I have an issue that isn't really terribly specific to either part of our system, but I will explain the general setup and the issue we're having and I am hoping someone will have a good suggestion to deal with the issue.
We have an application which serves up a user interface to our customers. It is connected to a MySQL database. We run the application from two separate server locations. DNS has a record for each location and gives them each out for lookups. As a result, some clients may choose a location and run from it for as long as their session but other clients (browsers or otherwise) could potentially bounce from server to server with each request.
To deal with the issue of location movement on the fly, we use database storage for the PHP session data. We (currently) use PEAR::HTTP_Session2 with PEAR::MDB2 to hook this up (using the same database connection the application already uses).
Each location's web server also has its own MySQL server (separate machine) to which it connects. The database servers in each location are using mysql replication (circularly) to keep each database server updated in real time. So, if a user lands on Server A and starts a session and then clicks to another link and ends up requesting from Server B, everything should be seemless, as the session data is consistent.
The issue is coming up from time to time, however, where database replication crashes and burns when trying to create sessions that already exist (as part of replicating queries). The only possible reason I can come up with that this happens is because of latency. There may be times where either of our locations might have a spike or dip in latency between locations. I am guessing that a user is clicking through pages fast enough that they are hitting Server B before the newly created session from Server A has replicated. Thus, it creates the session row on Server B and then shortly after, Server B tries to replication the same "INSERT INTO sessiondata ..." query and breaks because the row already exists.

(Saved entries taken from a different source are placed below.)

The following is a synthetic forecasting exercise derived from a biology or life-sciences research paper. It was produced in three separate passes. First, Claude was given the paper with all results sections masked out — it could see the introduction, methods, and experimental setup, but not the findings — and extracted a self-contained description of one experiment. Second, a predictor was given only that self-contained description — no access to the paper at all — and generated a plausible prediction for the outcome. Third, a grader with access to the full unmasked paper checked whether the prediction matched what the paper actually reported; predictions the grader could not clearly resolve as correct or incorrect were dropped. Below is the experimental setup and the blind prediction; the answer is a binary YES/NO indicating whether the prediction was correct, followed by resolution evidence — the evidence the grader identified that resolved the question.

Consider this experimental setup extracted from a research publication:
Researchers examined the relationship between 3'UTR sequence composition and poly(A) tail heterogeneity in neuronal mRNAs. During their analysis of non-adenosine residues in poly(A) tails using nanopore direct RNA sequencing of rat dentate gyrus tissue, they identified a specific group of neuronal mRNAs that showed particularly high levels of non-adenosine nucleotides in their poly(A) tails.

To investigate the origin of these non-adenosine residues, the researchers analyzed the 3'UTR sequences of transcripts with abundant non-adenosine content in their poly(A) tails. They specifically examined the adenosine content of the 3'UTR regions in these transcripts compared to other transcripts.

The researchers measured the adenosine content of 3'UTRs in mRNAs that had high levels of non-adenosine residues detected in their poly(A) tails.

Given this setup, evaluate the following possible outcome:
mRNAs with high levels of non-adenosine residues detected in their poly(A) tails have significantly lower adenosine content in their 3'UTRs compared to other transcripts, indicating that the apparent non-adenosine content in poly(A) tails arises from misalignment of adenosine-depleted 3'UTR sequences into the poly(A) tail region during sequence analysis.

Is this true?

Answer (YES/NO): NO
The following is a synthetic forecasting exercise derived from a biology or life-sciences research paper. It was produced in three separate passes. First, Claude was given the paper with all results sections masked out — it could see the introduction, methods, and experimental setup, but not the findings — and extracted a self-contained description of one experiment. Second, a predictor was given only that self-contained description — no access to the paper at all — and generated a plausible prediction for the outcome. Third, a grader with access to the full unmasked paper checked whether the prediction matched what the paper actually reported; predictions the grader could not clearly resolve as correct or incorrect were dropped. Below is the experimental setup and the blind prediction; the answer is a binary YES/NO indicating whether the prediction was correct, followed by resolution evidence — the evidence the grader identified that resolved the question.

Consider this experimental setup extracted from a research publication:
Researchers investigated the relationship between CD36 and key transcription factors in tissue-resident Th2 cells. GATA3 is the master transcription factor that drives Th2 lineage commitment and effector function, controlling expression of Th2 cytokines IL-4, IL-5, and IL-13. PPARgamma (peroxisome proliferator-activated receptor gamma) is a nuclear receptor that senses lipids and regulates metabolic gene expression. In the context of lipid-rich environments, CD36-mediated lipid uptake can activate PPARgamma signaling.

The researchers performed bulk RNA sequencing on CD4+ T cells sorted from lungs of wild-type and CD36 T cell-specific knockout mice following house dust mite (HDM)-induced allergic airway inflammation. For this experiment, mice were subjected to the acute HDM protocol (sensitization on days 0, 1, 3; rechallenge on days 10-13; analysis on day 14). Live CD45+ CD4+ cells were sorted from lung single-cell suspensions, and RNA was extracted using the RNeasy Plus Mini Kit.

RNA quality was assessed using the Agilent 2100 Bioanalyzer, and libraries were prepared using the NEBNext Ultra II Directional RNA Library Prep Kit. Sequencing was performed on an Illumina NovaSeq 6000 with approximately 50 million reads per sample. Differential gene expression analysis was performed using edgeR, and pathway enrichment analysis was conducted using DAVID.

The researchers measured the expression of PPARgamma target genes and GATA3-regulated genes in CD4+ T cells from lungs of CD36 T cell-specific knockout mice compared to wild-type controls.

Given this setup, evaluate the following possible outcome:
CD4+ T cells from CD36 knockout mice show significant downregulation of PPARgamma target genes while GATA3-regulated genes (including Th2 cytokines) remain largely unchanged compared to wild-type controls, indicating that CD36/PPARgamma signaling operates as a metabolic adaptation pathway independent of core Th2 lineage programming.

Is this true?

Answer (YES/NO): NO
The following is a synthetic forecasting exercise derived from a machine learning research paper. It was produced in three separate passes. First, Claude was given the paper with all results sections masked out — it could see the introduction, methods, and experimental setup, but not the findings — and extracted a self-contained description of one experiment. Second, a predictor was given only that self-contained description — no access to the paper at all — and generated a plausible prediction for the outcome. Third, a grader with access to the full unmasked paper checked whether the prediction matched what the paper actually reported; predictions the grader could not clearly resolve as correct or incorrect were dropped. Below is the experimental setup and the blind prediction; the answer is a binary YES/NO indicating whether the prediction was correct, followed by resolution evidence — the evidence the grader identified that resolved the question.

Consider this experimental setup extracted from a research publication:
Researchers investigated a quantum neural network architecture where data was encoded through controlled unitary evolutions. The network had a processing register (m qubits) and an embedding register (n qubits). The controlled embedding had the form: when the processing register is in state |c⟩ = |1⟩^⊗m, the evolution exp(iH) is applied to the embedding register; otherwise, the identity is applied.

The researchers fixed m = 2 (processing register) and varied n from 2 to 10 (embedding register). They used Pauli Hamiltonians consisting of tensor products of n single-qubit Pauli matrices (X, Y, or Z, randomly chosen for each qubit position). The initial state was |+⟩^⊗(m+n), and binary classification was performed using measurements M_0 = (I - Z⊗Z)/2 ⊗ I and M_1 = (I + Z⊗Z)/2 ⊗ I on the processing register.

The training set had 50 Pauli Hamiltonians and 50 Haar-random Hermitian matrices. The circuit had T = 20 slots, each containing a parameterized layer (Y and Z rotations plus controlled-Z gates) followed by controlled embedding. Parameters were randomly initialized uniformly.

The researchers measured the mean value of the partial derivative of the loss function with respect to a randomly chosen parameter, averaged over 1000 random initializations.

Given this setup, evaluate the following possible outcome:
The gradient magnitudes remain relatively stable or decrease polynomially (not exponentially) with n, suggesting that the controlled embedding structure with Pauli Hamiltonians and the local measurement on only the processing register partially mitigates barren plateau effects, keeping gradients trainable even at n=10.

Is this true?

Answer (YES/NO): YES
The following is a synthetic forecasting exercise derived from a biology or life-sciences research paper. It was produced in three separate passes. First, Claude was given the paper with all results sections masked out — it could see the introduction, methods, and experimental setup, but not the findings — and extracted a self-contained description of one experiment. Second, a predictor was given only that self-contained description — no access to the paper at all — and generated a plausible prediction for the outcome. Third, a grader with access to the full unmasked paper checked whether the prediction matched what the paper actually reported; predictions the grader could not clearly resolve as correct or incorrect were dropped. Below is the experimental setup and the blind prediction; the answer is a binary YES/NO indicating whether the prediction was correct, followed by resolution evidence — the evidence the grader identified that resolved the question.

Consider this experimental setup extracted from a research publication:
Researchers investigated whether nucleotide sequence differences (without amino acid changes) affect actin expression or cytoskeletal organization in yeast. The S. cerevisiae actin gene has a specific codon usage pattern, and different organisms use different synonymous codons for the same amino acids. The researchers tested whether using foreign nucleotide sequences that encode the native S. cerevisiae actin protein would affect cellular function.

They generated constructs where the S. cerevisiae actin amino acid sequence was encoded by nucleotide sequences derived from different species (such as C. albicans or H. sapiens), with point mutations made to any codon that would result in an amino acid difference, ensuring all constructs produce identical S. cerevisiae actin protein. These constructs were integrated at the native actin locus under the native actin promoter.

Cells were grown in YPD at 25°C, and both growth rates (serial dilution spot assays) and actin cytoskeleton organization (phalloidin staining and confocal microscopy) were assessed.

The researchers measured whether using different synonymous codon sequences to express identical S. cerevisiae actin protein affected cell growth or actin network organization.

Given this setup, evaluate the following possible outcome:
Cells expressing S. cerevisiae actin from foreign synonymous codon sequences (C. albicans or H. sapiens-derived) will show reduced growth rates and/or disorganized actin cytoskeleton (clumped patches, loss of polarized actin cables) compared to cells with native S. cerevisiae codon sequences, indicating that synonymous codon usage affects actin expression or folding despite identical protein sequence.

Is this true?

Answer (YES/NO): YES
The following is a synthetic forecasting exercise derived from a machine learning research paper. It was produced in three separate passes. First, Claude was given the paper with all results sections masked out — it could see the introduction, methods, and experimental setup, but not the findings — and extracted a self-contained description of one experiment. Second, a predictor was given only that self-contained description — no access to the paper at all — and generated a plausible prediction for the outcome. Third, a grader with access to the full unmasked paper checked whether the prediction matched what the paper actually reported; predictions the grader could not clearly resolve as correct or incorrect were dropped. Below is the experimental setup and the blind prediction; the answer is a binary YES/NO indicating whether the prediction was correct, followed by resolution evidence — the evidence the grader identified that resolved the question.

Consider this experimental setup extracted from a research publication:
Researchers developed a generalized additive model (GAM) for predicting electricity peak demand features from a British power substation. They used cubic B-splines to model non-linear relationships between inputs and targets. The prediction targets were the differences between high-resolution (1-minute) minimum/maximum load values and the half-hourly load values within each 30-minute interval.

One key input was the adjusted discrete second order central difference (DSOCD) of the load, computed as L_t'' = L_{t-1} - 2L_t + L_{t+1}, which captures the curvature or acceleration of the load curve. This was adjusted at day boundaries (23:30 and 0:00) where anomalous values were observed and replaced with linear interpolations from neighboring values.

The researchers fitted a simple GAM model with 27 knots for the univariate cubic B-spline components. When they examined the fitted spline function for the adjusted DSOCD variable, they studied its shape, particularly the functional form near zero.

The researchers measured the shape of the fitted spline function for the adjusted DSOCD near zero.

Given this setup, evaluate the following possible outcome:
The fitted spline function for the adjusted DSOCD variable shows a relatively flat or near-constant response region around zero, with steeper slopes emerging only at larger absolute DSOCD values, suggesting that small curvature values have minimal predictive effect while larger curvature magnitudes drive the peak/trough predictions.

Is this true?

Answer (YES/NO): NO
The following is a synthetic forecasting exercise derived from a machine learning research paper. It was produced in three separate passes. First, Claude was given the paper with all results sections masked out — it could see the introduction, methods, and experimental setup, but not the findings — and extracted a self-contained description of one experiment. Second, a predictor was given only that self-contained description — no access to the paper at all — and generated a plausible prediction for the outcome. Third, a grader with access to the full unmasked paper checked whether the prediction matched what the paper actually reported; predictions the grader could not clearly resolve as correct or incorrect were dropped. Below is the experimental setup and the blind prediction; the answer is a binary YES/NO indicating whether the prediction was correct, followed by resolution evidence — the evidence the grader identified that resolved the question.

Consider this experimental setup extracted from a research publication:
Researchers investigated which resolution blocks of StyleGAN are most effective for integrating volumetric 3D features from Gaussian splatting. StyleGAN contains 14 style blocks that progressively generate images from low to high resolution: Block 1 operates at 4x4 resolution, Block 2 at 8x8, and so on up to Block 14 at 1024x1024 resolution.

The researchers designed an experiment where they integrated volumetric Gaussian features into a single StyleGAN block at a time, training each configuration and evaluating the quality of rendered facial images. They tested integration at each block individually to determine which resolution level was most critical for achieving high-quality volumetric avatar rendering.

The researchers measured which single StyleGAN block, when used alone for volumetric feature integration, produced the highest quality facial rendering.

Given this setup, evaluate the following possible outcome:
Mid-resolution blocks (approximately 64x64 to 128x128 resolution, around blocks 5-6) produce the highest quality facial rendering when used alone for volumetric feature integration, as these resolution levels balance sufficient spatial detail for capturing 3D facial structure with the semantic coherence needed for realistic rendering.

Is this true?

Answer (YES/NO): NO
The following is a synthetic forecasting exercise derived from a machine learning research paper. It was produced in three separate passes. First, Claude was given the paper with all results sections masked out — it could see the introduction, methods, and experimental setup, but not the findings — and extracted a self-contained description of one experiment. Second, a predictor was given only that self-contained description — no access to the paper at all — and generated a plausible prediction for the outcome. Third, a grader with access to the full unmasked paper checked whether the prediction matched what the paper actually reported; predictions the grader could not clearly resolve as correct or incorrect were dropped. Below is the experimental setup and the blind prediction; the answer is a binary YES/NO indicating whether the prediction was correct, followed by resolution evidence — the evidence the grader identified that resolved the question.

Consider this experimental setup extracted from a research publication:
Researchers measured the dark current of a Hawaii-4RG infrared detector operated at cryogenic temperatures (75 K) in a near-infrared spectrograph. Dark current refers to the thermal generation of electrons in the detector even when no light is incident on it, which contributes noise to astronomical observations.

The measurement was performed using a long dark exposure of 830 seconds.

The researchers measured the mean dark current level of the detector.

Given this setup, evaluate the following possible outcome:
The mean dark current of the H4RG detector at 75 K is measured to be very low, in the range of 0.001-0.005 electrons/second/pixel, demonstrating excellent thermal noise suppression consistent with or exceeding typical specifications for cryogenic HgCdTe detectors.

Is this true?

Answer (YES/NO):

Taking it as given that we can not guarantee eliminating any possible latency issues, I need to find a way of working around this possible issue while still allowing the application to run from both locations as it currently does. Assuming these requirements cannot change, I need to just prevent this issue from happening.
As I see it, if my suspicion is correct regarding the reason for the issue, the fix isn't going to be perfectly seemless, because we're still going to have a user arriving at a server with what they believe is an active session but which will not exist. Instead of replication breaking though, I need the most friendly solution I can end up with.
I suspect that my best bet may be to extend HTTP_Session2 and override the methods that deal with creation and update of sessions and add some handling in there, like using REPLACE queries or something (modifying only my extended classes and not the core library).
I am very open to, and would appreciate, any suggestions.